:: Exercise ::
Each line from the one that contains "230 | Contin |" through the end of the entries should be repeated exactly, with nothing added.

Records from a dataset
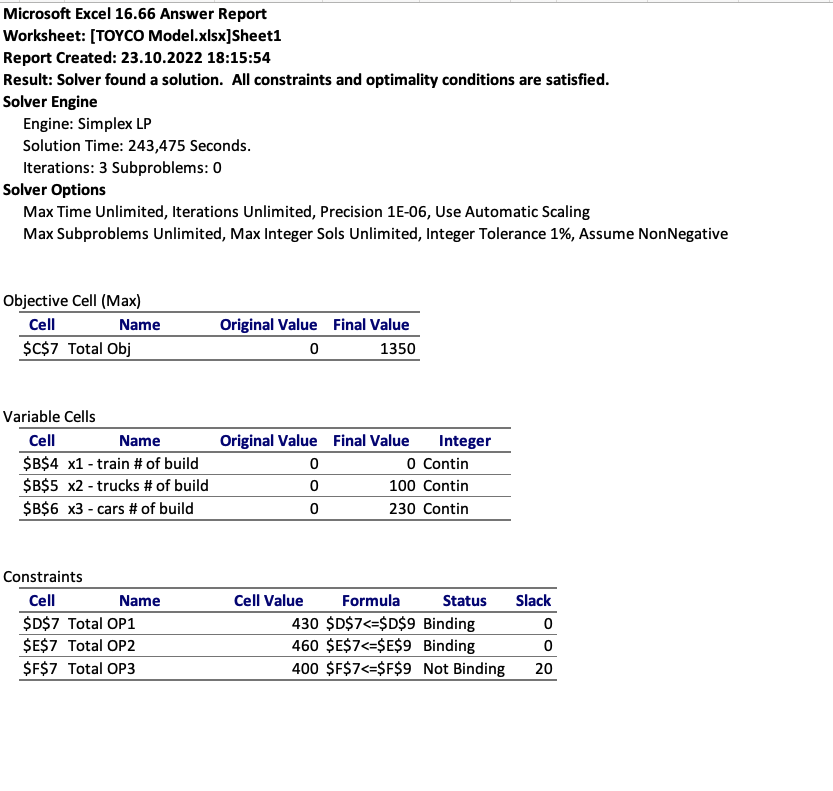 Microsoft Excel 16.66 Answer Report
Worksheet: [TOYCO Model.xlsx]Sheet1
Report Created: 23.10.2022 18:15:54
Result: Solver found a solution. All constraints and optimality conditions are satisfied.
Solver Engine
Engine: Simplex LP
Solution Time: 243,475 Seconds.
Iterations: 3 Subproblems: 0
Solver Options
Max Time Unlimited, Iterations Unlimited, Precision 1E-06, Use Automatic Scaling
Max Subproblems Unlimited, Max Integer Sols Unlimited, Integer Tolerance 1%, Assume NonNegative

Objective Cell (Max)

| Cell | Name | Original Value | Final Value |
|---|---|---|---|
| \$C\$7 | Total Obj | 0 | 1350 |

Variable Cells

| Cell | Name | Original Value | Final Value | Integer |
|---|---|---|---|---|
| \$B\$4 | x1 - train # of build | 0 | 0 | Contin |
| \$B\$5 | x2 - trucks # of build | 0 | 100 | Contin |
| \$B\$6 | x3 - cars # of build | 0 | 230 | Contin |

Constraints

| Cell | Name | Cell Value | Formula | Status | Slack |
|---|---|---|---|---|---|
| \$D\$7 | Total OP1 | 430 | \$D\$7<=\$D\$9 | Binding | 0 |
| \$E\$7 | Total OP2 | 460 | \$E\$7<=\$E\$9 | Binding | 0 |
| \$F\$7 | Total OP3 | 400 | \$F\$7<=\$F\$9 | Not Binding | 20 |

:: Solution to this exercise ::
| \$B\$6 | x3 - cars # of build | 0 | 230 | Contin |

Constraints

| Cell | Name | Cell Value | Formula | Status | Slack |
|---|---|---|---|---|---|
| \$D\$7 | Total OP1 | 430 | \$D\$7<=\$D\$9 | Binding | 0 |
| \$E\$7 | Total OP2 | 460 | \$E\$7<=\$E\$9 | Binding | 0 |
| \$F\$7 | Total OP3 | 400 | \$F\$7<=\$F\$9 | Not Binding | 20 |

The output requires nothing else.